__Work to do__. Pull out every line below that contains the word "viewpoint", and copy each one in full.

══════════════════════════════

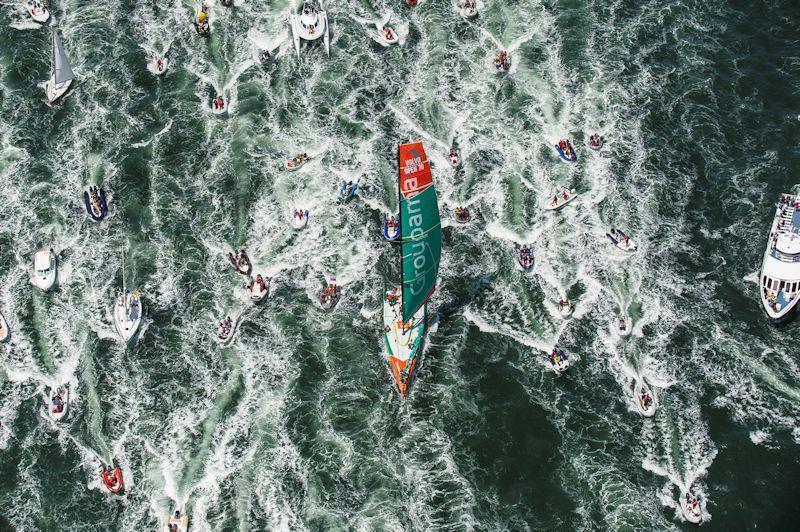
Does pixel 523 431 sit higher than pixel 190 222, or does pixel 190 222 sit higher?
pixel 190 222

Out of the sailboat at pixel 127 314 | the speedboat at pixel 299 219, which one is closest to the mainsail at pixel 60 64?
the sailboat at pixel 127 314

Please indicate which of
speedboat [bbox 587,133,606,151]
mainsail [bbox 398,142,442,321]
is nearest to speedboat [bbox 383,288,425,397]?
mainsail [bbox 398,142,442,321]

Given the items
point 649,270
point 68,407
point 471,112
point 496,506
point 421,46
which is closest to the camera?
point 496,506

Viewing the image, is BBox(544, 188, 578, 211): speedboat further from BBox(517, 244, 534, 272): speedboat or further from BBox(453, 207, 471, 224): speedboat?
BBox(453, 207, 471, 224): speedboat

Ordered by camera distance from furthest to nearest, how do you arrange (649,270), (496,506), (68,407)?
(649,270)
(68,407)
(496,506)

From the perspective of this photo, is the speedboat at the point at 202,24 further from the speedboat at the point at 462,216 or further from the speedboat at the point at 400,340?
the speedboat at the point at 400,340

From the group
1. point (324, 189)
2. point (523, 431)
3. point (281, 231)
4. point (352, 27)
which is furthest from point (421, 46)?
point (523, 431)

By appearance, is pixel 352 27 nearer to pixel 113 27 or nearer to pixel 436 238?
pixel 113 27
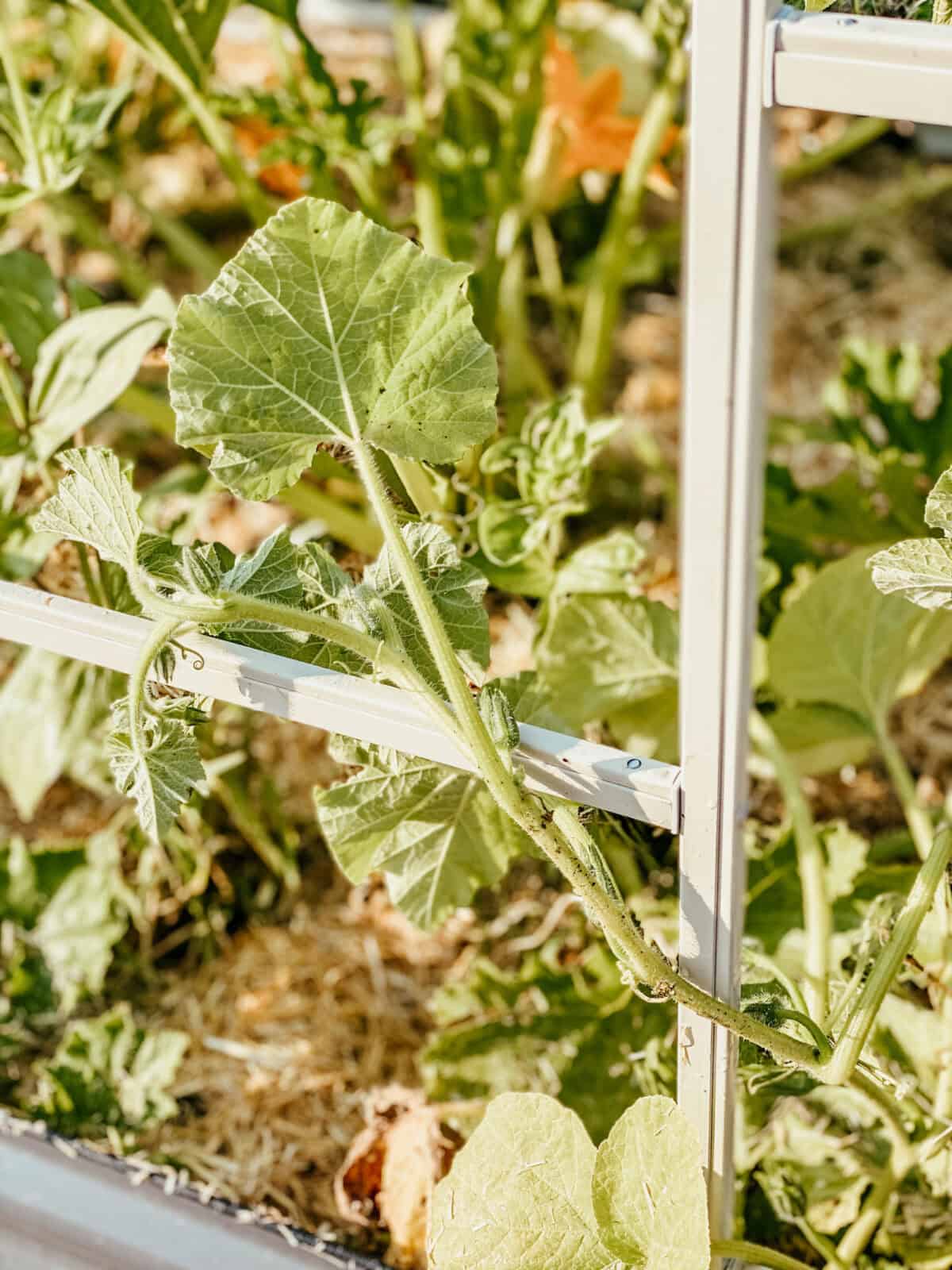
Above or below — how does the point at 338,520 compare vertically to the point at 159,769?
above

══════════════════════════════

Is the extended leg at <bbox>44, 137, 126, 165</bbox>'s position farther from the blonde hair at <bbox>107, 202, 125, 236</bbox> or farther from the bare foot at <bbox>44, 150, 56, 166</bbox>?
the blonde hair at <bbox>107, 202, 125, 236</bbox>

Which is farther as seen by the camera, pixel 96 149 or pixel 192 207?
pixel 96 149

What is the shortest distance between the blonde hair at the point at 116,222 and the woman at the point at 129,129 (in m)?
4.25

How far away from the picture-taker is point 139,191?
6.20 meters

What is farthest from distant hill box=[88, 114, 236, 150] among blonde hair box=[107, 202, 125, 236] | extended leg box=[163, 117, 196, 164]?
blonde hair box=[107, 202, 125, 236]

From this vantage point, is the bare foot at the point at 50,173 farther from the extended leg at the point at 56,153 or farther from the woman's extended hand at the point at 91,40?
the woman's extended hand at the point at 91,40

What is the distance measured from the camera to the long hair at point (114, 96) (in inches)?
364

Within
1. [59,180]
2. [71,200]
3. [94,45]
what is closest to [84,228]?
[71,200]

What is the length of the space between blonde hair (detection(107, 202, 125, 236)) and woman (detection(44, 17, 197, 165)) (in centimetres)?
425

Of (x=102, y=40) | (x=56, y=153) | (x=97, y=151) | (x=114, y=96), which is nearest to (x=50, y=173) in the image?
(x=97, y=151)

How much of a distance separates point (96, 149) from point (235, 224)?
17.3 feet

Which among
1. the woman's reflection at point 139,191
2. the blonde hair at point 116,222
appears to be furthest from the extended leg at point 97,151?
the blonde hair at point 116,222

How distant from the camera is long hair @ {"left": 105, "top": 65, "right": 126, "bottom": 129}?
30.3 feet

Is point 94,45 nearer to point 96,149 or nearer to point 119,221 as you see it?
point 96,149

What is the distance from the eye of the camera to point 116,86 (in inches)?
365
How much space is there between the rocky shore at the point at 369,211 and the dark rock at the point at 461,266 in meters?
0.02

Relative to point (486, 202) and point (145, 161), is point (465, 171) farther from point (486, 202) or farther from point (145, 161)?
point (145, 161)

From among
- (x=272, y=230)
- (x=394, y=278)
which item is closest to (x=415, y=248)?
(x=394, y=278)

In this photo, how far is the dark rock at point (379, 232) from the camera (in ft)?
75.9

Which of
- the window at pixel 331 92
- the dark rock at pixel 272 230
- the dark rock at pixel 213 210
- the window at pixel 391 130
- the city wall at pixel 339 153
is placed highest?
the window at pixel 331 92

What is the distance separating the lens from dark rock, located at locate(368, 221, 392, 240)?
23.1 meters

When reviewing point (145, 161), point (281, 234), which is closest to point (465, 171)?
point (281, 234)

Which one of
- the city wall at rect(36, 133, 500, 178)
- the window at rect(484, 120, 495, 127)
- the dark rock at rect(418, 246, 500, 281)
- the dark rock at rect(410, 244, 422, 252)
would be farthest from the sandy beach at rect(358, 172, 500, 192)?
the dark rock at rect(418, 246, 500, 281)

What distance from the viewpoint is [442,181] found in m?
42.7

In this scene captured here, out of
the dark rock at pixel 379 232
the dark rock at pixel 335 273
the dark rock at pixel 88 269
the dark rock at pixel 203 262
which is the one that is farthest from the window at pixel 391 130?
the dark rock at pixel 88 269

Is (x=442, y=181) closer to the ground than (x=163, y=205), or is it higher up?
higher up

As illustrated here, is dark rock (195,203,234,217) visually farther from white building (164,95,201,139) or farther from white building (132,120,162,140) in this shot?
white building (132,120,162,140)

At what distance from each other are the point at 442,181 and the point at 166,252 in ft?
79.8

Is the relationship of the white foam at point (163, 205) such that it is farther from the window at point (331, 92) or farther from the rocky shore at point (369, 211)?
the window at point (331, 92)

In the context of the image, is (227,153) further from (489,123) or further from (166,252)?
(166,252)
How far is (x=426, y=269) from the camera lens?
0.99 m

══════════════════════════════

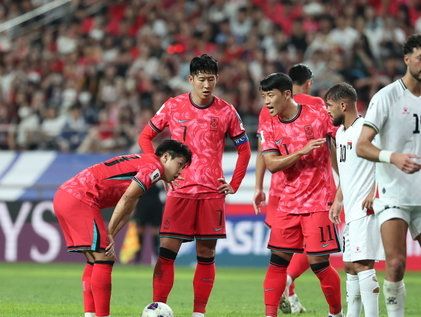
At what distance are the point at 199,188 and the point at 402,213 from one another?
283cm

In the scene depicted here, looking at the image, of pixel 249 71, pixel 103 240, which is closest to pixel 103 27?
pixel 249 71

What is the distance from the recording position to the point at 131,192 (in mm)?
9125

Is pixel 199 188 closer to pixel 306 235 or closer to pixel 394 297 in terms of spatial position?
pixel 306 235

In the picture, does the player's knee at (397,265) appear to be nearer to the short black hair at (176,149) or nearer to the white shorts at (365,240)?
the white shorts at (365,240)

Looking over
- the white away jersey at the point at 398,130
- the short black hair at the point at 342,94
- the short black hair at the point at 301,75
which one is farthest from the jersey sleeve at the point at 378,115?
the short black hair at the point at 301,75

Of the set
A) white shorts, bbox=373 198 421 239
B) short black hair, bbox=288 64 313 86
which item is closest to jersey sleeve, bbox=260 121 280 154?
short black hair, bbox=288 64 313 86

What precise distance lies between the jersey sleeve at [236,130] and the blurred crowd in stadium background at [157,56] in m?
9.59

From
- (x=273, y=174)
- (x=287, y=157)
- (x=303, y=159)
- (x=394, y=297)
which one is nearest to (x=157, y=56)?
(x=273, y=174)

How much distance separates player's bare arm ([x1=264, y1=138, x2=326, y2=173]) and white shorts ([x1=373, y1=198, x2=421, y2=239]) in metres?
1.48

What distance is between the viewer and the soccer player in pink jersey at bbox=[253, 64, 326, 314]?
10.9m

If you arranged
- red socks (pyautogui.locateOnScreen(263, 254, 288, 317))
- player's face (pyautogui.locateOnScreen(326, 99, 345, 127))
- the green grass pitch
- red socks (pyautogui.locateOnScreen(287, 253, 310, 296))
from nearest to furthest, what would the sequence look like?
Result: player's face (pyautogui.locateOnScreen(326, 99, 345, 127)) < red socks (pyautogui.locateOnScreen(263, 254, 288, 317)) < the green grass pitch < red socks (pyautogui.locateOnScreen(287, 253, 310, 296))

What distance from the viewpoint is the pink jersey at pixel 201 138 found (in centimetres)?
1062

══════════════════════════════

__Full solution__.
What distance from the viewpoint is [442,181] found in m?
What distance from the viewpoint is the pink jersey at pixel 201 138 found (in centimetres)?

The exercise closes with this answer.